Oberlandeskirchenrat Dr. Thilo Daniel predigte über das Heilungswunder am Teich von Betesda, wo Jesus einen Lahmen gesund machte, der nach 38 Jahren nicht die Kraft hatte, einen Platz in dem Teich zu bekommen. Immer, wenn ein Engel Gottes das Wasser mit seinen Flügeln berührte ging eine Heilwirkung aus. Durch Jesus konnte der zuvor Gebrechliche unabhängig davon aufstehen und ging in den Tempel. Dr. Daniel erläuterte, dass die Zeitangebe nicht zufällig sei, denn 38 Jahre habe die Wüstenwanderzeit für die Israeliten von Ägypten ins verheißene Land gedauert. Immer wenn sich die Verheißung an diesem Teich auftat, setzte ein Wettlauf der Menschen nach dem Heil ein.

Bei der Betrachtung aus heutiger Sicht, würden wir es eher anderen zuschreiben, als uns, wo wir gelähmt seien. Am Ende stand der Lahme fest da, weil er seine Stimme erhob. Er habe seine Sehnsucht ausgesprochen, dass er Hilfe brauche, so, wie unsere Sehnsucht nach Frieden und Freiheit auch die Stimme erheben sollte. Wir bitten in Krankheit und Tod und hofften auf ihn. Die Sehnsucht lässt alle einstimmen. Es bedarf keines Wettlaufes mehr. Unterschiedliche Meinungen könnten eine Stimme ergeben. Jeder in seiner Tonlage könne den Ton stützen, sagte Dr. Daniel angesichts der vielen Stimmen im Gottesdienst. Der Kern und das Fazit seien, dass es nicht nur darum gehe gesund zu sein, sondern im biblischen Sinne heil zu sein.

Zum Ausgang des Gottesdienstes richtete Landeskirchenmusikdirektor Markus Leidenberger seinen Dank an alle Helfer und Organisatoren, die nach einer dreijährigen Vorbereitungszeit diese Landeskirchenmusiktage möglich machten. Er dankte allen Unterstützern, den vielen Teilnehmenden und den Besucher und Gästen der Veranstaltungen. Er hob die Bedeutung der Kirchenmusik und ihre Bildungsverantwortung hervor. Die Aus- und Fortbildung der Kirchenmusiker sei so wichtig, wie auch der Glaube und die Kirche nicht ohne Wissen und Bildung auskämen. Die Kirchenmusik sei eine klangliche Äußerung des Glaubens mit Christus, sagte er. Damit sei Musik durch verantwortete Kirchenmusik gelebter und erfahrbarer Glauben. „Die Freude dieser Tage nehmen wir mit und geben sie an alle weiter“, so der Landeskirchenmusikdirektor.

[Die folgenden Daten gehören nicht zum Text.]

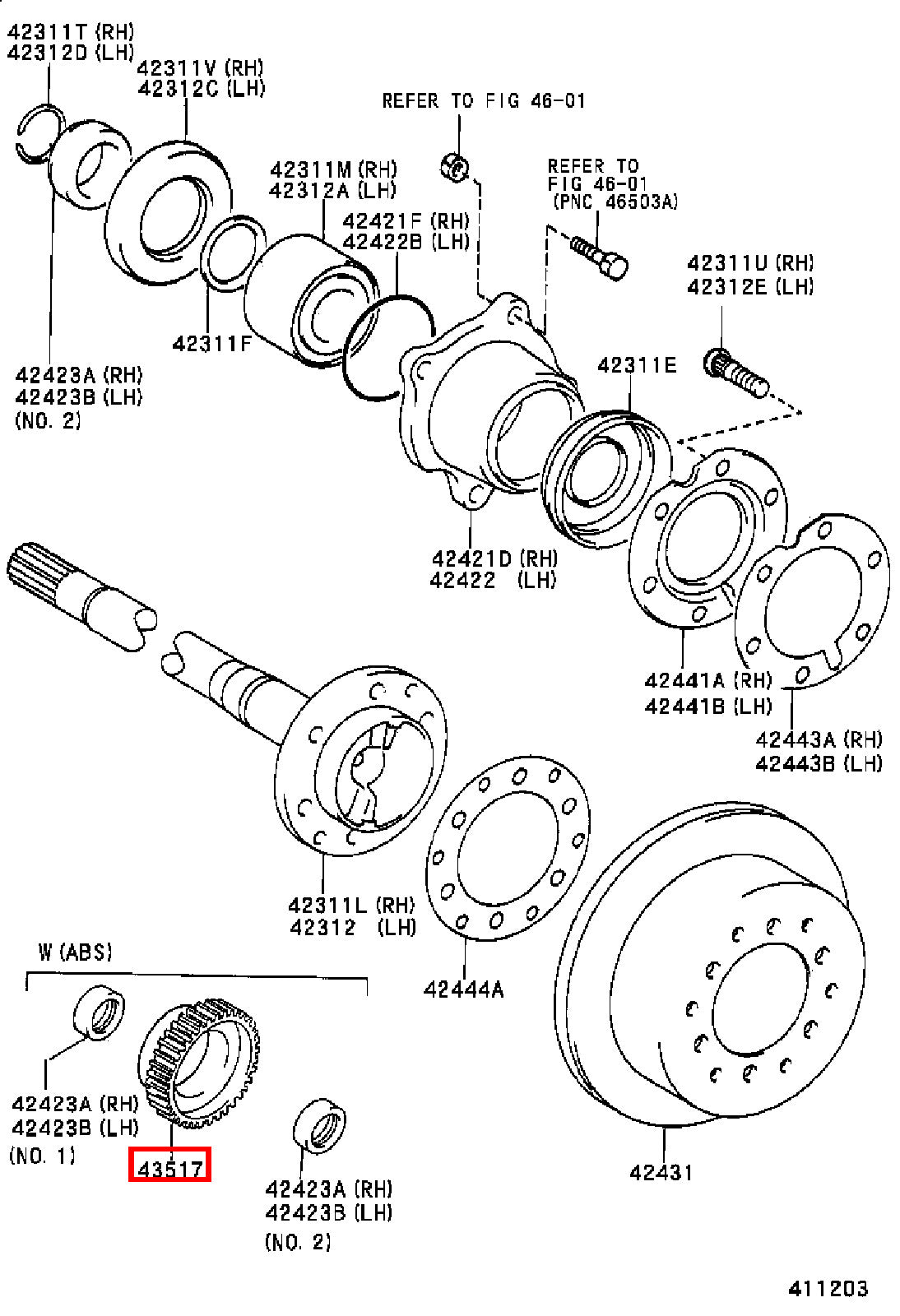 Genuine Hilux KZN165 KUN36 KUN35 KUN26 KUN25 KUN16 KUN15 Rear Axle ABS Rotor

Die gestrige Vesper in der Kreuzkirche bildete den musikalischen Höhepunkt der von der sächsischen Landeskirche ausgerichteten Landeskirchenmusiktage, die vom 23. bis zum 27. Oktober in Dresden stattfanden. Zu den Seminaren, Konzerten, dem Chorprojekt und den Begegnungen der letzten Tage hatten sich 250 Studierende und Ehemalige der Hochschule für Kirchenmusik Dresden, Kirchenmusikerinnen und Kirchenmusiker aus ganz Sachsen und darüber hinaus sowie weitere Interessierte angemeldet. Mit den Landeskirchenmusiktagen beging die Hochschule für Kirchenmusik Dresden zugleich ihr 70-jähriges Jubiläum.